▸ THE EXERCISE
Rewrite the entries below, substituting "red coat" for every occurrence of "red jacket" and leaving everything else unchanged.

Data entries
[BEGIN]

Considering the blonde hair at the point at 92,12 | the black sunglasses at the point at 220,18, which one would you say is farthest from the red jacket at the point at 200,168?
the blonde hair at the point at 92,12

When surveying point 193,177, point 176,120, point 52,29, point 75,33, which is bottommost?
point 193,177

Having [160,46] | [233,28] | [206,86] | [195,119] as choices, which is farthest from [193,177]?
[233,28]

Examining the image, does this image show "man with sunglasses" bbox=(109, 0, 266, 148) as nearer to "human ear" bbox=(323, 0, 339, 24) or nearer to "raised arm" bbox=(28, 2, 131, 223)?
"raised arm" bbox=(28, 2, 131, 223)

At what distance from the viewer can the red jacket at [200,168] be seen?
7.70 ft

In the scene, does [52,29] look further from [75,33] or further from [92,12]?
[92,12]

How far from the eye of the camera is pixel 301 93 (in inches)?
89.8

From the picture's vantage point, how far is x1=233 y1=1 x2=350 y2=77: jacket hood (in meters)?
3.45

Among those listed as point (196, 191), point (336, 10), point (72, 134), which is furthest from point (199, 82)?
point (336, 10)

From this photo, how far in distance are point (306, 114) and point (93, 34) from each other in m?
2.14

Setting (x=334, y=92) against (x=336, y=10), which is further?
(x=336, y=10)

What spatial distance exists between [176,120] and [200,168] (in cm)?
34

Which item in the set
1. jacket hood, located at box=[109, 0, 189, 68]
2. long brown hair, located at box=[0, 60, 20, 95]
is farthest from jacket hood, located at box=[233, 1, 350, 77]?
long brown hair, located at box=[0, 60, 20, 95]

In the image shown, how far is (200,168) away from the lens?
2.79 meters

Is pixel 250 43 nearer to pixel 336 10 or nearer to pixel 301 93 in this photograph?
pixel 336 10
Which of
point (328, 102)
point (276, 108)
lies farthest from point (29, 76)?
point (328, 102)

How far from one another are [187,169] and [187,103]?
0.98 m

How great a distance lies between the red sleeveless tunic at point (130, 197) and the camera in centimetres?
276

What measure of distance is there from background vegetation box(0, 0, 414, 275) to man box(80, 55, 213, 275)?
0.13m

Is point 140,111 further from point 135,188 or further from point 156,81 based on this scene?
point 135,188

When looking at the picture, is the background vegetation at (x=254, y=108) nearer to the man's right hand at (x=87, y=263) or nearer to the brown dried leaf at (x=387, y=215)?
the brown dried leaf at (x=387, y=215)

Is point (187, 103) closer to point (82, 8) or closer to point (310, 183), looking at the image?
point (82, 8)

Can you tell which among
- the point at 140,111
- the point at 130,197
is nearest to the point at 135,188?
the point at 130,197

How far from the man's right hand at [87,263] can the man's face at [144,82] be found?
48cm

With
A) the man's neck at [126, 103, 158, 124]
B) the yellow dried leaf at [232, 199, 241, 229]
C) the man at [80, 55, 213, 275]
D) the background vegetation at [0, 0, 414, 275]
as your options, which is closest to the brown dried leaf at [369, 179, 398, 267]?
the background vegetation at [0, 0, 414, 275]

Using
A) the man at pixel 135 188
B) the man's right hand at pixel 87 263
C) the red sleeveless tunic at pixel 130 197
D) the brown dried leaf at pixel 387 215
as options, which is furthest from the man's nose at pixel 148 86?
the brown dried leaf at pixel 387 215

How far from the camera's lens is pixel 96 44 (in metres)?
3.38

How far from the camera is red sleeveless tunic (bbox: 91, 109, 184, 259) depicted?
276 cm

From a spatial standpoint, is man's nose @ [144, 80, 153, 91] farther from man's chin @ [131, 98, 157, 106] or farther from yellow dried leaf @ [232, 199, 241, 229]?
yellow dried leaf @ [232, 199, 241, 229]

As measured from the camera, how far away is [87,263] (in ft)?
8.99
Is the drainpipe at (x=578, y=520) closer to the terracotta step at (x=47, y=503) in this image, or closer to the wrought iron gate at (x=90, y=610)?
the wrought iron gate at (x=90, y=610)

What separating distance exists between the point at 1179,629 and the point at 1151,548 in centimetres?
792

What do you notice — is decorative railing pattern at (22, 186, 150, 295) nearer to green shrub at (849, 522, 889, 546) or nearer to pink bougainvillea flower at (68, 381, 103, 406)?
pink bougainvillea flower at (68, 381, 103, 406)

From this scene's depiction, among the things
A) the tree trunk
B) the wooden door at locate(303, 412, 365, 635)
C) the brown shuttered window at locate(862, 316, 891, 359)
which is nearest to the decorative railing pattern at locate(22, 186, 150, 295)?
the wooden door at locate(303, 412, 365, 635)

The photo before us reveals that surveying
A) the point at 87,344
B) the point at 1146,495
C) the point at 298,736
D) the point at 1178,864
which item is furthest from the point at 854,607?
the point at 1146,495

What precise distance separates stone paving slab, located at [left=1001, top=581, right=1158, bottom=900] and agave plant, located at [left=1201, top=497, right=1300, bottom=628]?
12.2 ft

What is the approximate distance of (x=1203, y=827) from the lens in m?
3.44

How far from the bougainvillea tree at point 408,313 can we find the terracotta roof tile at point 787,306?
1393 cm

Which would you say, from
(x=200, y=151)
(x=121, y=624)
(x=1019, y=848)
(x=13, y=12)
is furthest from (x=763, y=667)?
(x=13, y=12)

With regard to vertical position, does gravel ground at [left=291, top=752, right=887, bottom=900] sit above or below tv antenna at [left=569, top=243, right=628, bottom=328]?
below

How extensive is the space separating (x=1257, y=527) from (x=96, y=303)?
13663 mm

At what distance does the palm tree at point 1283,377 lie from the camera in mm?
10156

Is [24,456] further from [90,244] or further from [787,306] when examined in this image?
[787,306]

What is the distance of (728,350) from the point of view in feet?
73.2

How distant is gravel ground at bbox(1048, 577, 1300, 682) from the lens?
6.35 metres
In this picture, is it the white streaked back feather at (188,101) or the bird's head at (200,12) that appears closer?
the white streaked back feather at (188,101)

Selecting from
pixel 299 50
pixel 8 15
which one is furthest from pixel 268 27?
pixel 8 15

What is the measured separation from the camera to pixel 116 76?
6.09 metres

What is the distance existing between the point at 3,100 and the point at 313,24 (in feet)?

[END]

▸ COMPLETED EXERCISE
Considering the blonde hair at the point at 92,12 | the black sunglasses at the point at 220,18, which one would you say is farthest from the red coat at the point at 200,168?
the blonde hair at the point at 92,12

When surveying point 193,177, point 176,120, point 52,29, point 75,33, which is bottommost?
point 193,177

Having [160,46] | [233,28] | [206,86] | [195,119] as choices, which is farthest from [193,177]?
[233,28]

Examining the image, does this image show "man with sunglasses" bbox=(109, 0, 266, 148) as nearer to "human ear" bbox=(323, 0, 339, 24) or nearer to "raised arm" bbox=(28, 2, 131, 223)?
"raised arm" bbox=(28, 2, 131, 223)

At what distance from the viewer can the red coat at [200,168] be seen?
7.70 ft

In the scene, does [52,29] look further from [75,33] or further from [92,12]?
[92,12]

How far from the eye of the camera is pixel 301 93 (in inches)?
89.8

From the picture's vantage point, how far is x1=233 y1=1 x2=350 y2=77: jacket hood (in meters)?
3.45

Among those listed as point (196, 191), point (336, 10), point (72, 134), which is furthest from point (199, 82)?
point (336, 10)

From this photo, how far in distance are point (306, 114) and point (93, 34) from each other in m?
2.14

Setting (x=334, y=92) against (x=336, y=10), which is further?
(x=336, y=10)

What spatial distance exists between [176,120] and [200,168] (in cm)?
34

Which item in the set
1. jacket hood, located at box=[109, 0, 189, 68]
2. long brown hair, located at box=[0, 60, 20, 95]
is farthest from jacket hood, located at box=[233, 1, 350, 77]?
long brown hair, located at box=[0, 60, 20, 95]

In the image shown, how far is (200,168) away from the lens?
2.79 meters

Is pixel 250 43 nearer to pixel 336 10 or nearer to pixel 301 93 in this photograph?
pixel 336 10
Which of
point (328, 102)
point (276, 108)
lies farthest from point (29, 76)?
point (328, 102)

How far from one another are [187,169] and [187,103]?
0.98 m

How great a distance lies between the red sleeveless tunic at point (130, 197) and the camera in centimetres?
276

What measure of distance is there from background vegetation box(0, 0, 414, 275) to man box(80, 55, 213, 275)?
0.13m

Is point 140,111 further from point 135,188 or further from point 156,81 based on this scene?
point 135,188

When looking at the picture, is the background vegetation at (x=254, y=108) nearer to the man's right hand at (x=87, y=263) or nearer to the brown dried leaf at (x=387, y=215)?
the brown dried leaf at (x=387, y=215)

Is point (187, 103) closer to point (82, 8) or closer to point (310, 183), looking at the image?
point (82, 8)

Can you tell which among
- the point at 140,111
- the point at 130,197
is nearest to the point at 135,188?
the point at 130,197

How far from the man's right hand at [87,263] can the man's face at [144,82] be found?
48cm

With
A) the man's neck at [126, 103, 158, 124]
B) the yellow dried leaf at [232, 199, 241, 229]
C) the man at [80, 55, 213, 275]
D) the background vegetation at [0, 0, 414, 275]
as your options, which is closest to the brown dried leaf at [369, 179, 398, 267]?
the background vegetation at [0, 0, 414, 275]

Using
A) the man at pixel 135 188
B) the man's right hand at pixel 87 263
C) the red sleeveless tunic at pixel 130 197
D) the brown dried leaf at pixel 387 215
as options, which is furthest from the man's nose at pixel 148 86?
the brown dried leaf at pixel 387 215

How far from the camera's lens is pixel 96 44 (in metres)?
3.38

How far from the camera is red sleeveless tunic (bbox: 91, 109, 184, 259) depicted?
276 cm

From a spatial standpoint, is man's nose @ [144, 80, 153, 91] farther from man's chin @ [131, 98, 157, 106] or farther from yellow dried leaf @ [232, 199, 241, 229]?
yellow dried leaf @ [232, 199, 241, 229]

As measured from the camera, how far away is [87,263] (in ft)?
8.99
Is the drainpipe at (x=578, y=520) closer to the terracotta step at (x=47, y=503) in this image, or closer to the wrought iron gate at (x=90, y=610)?
the wrought iron gate at (x=90, y=610)

What separating distance exists between the point at 1179,629 and the point at 1151,548 in centimetres?
792

What do you notice — is decorative railing pattern at (22, 186, 150, 295) nearer to green shrub at (849, 522, 889, 546) or nearer to pink bougainvillea flower at (68, 381, 103, 406)?
pink bougainvillea flower at (68, 381, 103, 406)

From this scene's depiction, among the things
A) the tree trunk
B) the wooden door at locate(303, 412, 365, 635)
C) the brown shuttered window at locate(862, 316, 891, 359)
which is nearest to the decorative railing pattern at locate(22, 186, 150, 295)?
the wooden door at locate(303, 412, 365, 635)

The photo before us reveals that surveying
A) the point at 87,344
B) the point at 1146,495
C) the point at 298,736
D) the point at 1178,864
which item is furthest from the point at 854,607?
the point at 1146,495

What precise distance separates stone paving slab, located at [left=1001, top=581, right=1158, bottom=900] and agave plant, located at [left=1201, top=497, right=1300, bottom=628]?
12.2 ft

What is the approximate distance of (x=1203, y=827) from the lens in m?
3.44

How far from the bougainvillea tree at point 408,313 can we find the terracotta roof tile at point 787,306?
1393 cm

Which would you say, from
(x=200, y=151)
(x=121, y=624)
(x=1019, y=848)
(x=13, y=12)
is furthest from (x=763, y=667)?
(x=13, y=12)

With regard to vertical position, does gravel ground at [left=291, top=752, right=887, bottom=900] sit above or below tv antenna at [left=569, top=243, right=628, bottom=328]?
below

How extensive is the space separating (x=1257, y=527) from (x=96, y=303)?
13663 mm

At what distance does the palm tree at point 1283,377 lie from the camera in mm?
10156

Is [24,456] further from [90,244] or further from [787,306] when examined in this image?
[787,306]

What is the distance of (728,350) from the point of view in feet?
73.2

How distant is gravel ground at bbox(1048, 577, 1300, 682) from the lens?
6.35 metres
In this picture, is it the white streaked back feather at (188,101) or the bird's head at (200,12) that appears closer?
the white streaked back feather at (188,101)

Selecting from
pixel 299 50
pixel 8 15
which one is furthest from pixel 268 27?
pixel 8 15

What is the measured separation from the camera to pixel 116 76?
6.09 metres

What is the distance existing between the point at 3,100 and the point at 313,24 (in feet)?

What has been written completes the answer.